Copy all records exactly, excluding images.

-.-.-

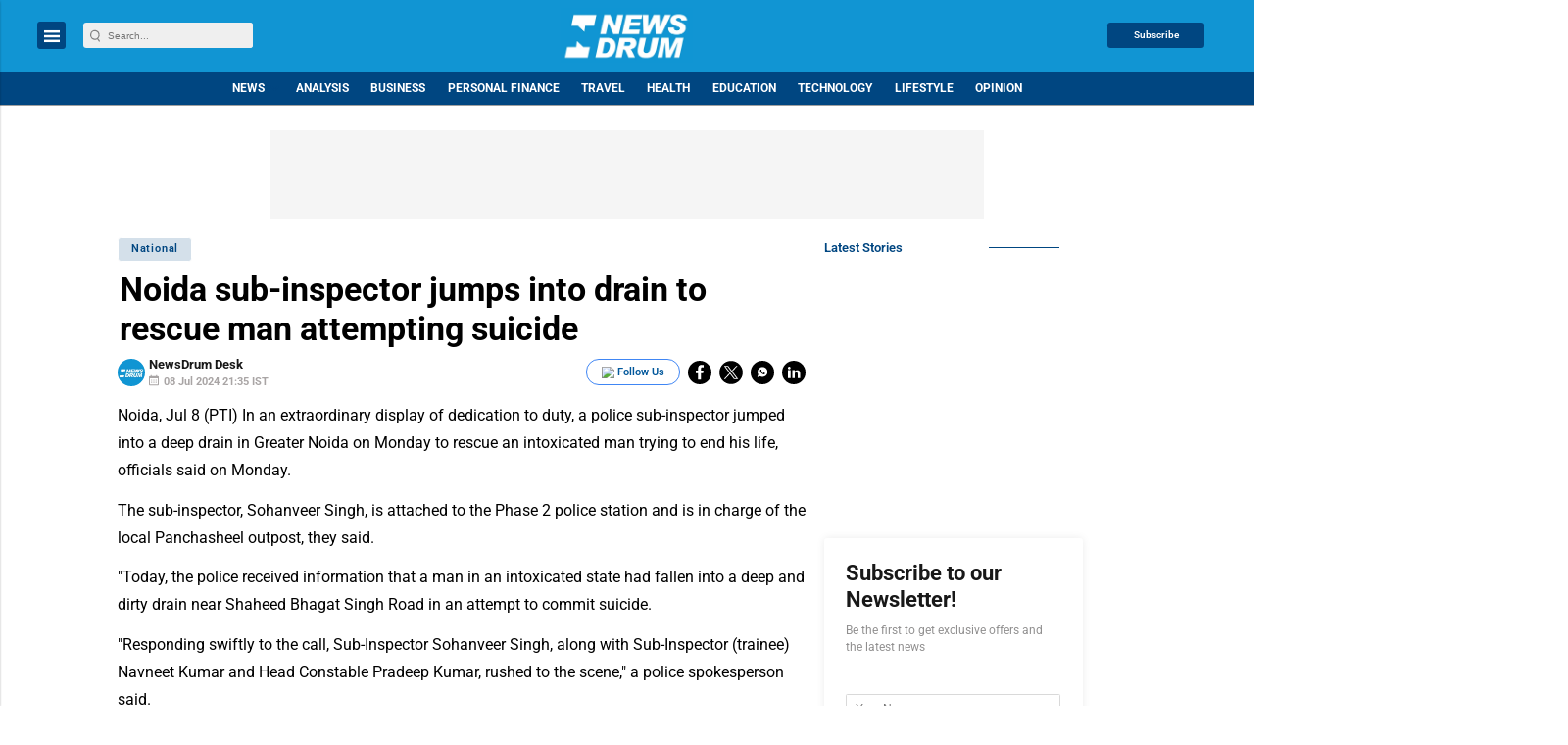

--- FILE ---
content_type: text/html; charset=utf-8
request_url: https://www.google.com/recaptcha/api2/aframe
body_size: -87
content:
<!DOCTYPE HTML><html><head><meta http-equiv="content-type" content="text/html; charset=UTF-8"></head><body><script nonce="ee-vJ0MgOHBPCBeLI0yZlg">/** Anti-fraud and anti-abuse applications only. See google.com/recaptcha */ try{var clients={'sodar':'https://pagead2.googlesyndication.com/pagead/sodar?'};window.addEventListener("message",function(a){try{if(a.source===window.parent){var b=JSON.parse(a.data);var c=clients[b['id']];if(c){var d=document.createElement('img');d.src=c+b['params']+'&rc='+(localStorage.getItem("rc::a")?sessionStorage.getItem("rc::b"):"");window.document.body.appendChild(d);sessionStorage.setItem("rc::e",parseInt(sessionStorage.getItem("rc::e")||0)+1);localStorage.setItem("rc::h",'1769304303591');}}}catch(b){}});window.parent.postMessage("_grecaptcha_ready", "*");}catch(b){}</script></body></html>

-.-.-

● WRITTEN ANSWER
--- FILE ---
content_type: text/html; charset=utf-8
request_url: https://www.google.com/recaptcha/api2/aframe
body_size: -87
content:
<!DOCTYPE HTML><html><head><meta http-equiv="content-type" content="text/html; charset=UTF-8"></head><body><script nonce="ee-vJ0MgOHBPCBeLI0yZlg">/** Anti-fraud and anti-abuse applications only. See google.com/recaptcha */ try{var clients={'sodar':'https://pagead2.googlesyndication.com/pagead/sodar?'};window.addEventListener("message",function(a){try{if(a.source===window.parent){var b=JSON.parse(a.data);var c=clients[b['id']];if(c){var d=document.createElement('img');d.src=c+b['params']+'&rc='+(localStorage.getItem("rc::a")?sessionStorage.getItem("rc::b"):"");window.document.body.appendChild(d);sessionStorage.setItem("rc::e",parseInt(sessionStorage.getItem("rc::e")||0)+1);localStorage.setItem("rc::h",'1769304303591');}}}catch(b){}});window.parent.postMessage("_grecaptcha_ready", "*");}catch(b){}</script></body></html>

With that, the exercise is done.